13321_2018_257_MOESM1_ESM.docx Additional file 1. Contains tables showing eM scores (ST1) and measured Tanimoto similarities scores for 22 predicted DrugBank HLA-B*57 01 HLA-B*57 01ounds using interaction fingerprint descriptors (ST2).
This new study attempts to demonstrate the usefulness of a novel molecular docking workflow for identifying HLA-B*57 01 HLA-B*57 01ounds from the wholiablegBank database.
This study by Metushi et al. [34] represents a full in silico to in vitro screening for HLA-B*57 01 HLA-B*57 01ounds from ZINC.
After completing the consensus molecular docking using peptides P1, P2, and P3, the chemical space of predicted DrugBank HLA-B*57 01 HLA-B*57 01ounds was expliable
Due to limited experimental data for model validation, we developed and applied a three-tiered docking protocol to predict potential HLA-B*57 01 HLA-B*57 01ounds from DrugBank.
In our previous study [44], we conducted an in-depth analysis of the capabilities of structure-based molecular docking as a reliable prediction tool for detecting HLA-B*57 01 HLA-B*57 01ounds.
Using these 22 predicted HLA-B*57 01 HLA-B*57 01ounds, we pliable compoundste weth explanmentolists for the development of an efficollaborateccurate screening assay for T-cell activation to confirm our model's predictive capabilities.
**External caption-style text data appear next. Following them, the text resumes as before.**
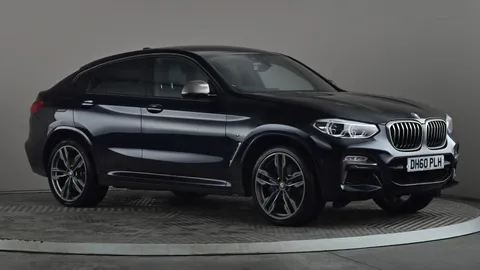 BMW X4 xDrive M40d Step Auto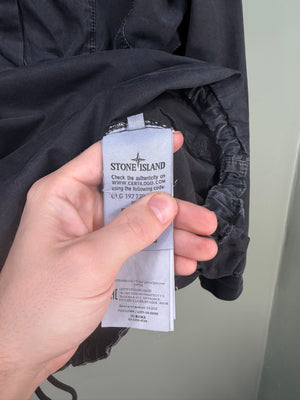 Stone Island Black Smock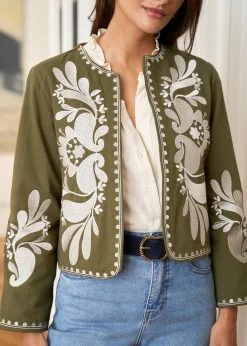 Veste Oriane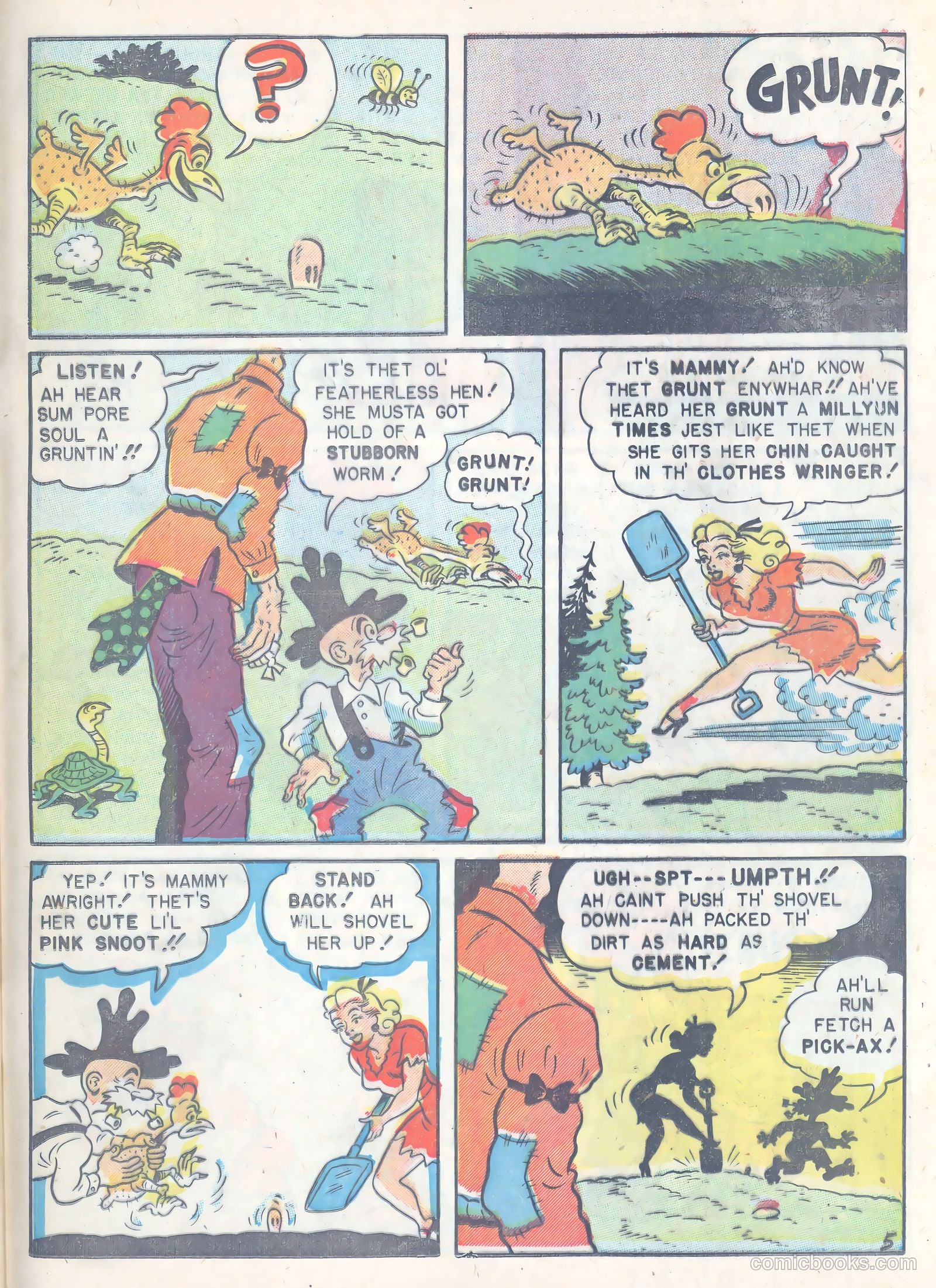Babs #5 (2025) — page 45 of 52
Our docking protocol from tier 1 using crystal 3VRI and peptide P1, as shown in Fig. 1, identified 619 HLA-B*57 01 HLA-B*57 01ounds using both SP and XP scoring functions when peptide P1 is the specific co-binding peptide.
After docking based on two scoring functions, three X-ray crystals 3VRI, 3VRJ, and 3UPR with and without their associated co-binding peptides P1, P2, and P3, respectively, we identified 22 potentially HLA-B*57 01 HLA-B*57 01ounds.
Herein, using all these recent insights into modeling drug-HLA interactions, this new study aims at developing and testing an ensemble docking platform [44] to screen the entire DrugBank database for potentially HLA-B*57 01 HLA-B*57 01ounds that are currentliablenown and/or untested.